Consegna
Riscriva le voci dalla riga che contiene "How large a" fino all'ultima riga delle voci, estremi inclusi, sostituendo "viewer" con "observer" e lasciando invariato tutto il resto.

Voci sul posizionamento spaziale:
☆ ☆ ☆ ☆
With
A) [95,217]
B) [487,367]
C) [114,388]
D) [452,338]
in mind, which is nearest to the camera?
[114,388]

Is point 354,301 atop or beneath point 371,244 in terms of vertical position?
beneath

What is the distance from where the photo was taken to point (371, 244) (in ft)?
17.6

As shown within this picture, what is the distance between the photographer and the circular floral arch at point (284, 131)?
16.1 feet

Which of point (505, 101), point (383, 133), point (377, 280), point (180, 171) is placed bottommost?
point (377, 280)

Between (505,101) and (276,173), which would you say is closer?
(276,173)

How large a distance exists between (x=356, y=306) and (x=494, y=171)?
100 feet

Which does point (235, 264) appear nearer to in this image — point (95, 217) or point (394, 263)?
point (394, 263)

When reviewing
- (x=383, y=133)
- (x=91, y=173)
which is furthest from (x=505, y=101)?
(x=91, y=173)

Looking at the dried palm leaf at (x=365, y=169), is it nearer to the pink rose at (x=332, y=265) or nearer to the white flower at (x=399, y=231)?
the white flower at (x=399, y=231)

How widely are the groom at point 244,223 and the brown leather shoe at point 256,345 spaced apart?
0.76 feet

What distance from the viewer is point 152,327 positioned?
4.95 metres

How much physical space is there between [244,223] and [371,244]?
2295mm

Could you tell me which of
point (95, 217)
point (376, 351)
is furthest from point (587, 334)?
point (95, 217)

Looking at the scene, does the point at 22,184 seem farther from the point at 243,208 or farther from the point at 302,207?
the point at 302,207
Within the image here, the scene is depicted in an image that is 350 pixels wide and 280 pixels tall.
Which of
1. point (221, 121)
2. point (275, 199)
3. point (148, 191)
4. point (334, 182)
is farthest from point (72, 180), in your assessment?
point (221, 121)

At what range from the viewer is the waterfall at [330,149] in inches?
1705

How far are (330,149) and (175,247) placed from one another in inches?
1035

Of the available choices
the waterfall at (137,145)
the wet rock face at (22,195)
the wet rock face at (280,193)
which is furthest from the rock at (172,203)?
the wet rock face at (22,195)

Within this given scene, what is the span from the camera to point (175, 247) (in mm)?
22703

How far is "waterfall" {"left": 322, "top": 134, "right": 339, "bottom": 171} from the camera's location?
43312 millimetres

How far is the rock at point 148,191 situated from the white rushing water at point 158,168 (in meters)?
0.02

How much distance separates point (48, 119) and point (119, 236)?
☆ ☆ ☆ ☆
Soluzione completa
How large a distance exists between (x=356, y=306) and (x=494, y=171)?
100 feet

Which does point (235, 264) appear nearer to in this image — point (95, 217) or point (394, 263)?
point (394, 263)

When reviewing
- (x=383, y=133)
- (x=91, y=173)
which is furthest from (x=505, y=101)?
(x=91, y=173)

Looking at the dried palm leaf at (x=365, y=169), is it nearer to the pink rose at (x=332, y=265) or nearer to the white flower at (x=399, y=231)?
the white flower at (x=399, y=231)

How widely are the groom at point 244,223 and the brown leather shoe at point 256,345 spaced apart?
0.76 feet

What distance from the observer is point 152,327 positioned?
4.95 metres

How much physical space is there between [244,223] and [371,244]?
2295mm

Could you tell me which of
point (95, 217)
point (376, 351)
is furthest from point (587, 334)?
point (95, 217)

Looking at the scene, does the point at 22,184 seem farther from the point at 243,208 or farther from the point at 302,207?
the point at 302,207
Within the image here, the scene is depicted in an image that is 350 pixels wide and 280 pixels tall.
Which of
1. point (221, 121)
2. point (275, 199)
3. point (148, 191)
4. point (334, 182)
is farthest from point (72, 180), in your assessment?
point (221, 121)

At what range from the observer is the waterfall at [330,149] in inches?
1705

How far are (330,149) and (175,247) placed from one another in inches?
1035

Of the available choices
the waterfall at (137,145)
the wet rock face at (22,195)
the wet rock face at (280,193)
which is furthest from the rock at (172,203)?
the wet rock face at (22,195)

Within this given scene, what is the span from the camera to point (175, 247) (in mm)?
22703

How far is "waterfall" {"left": 322, "top": 134, "right": 339, "bottom": 171} from the camera's location?
43312 millimetres

How far is the rock at point 148,191 situated from the white rushing water at point 158,168 (in meters)?
0.02

How much distance separates point (48, 119) and point (119, 236)?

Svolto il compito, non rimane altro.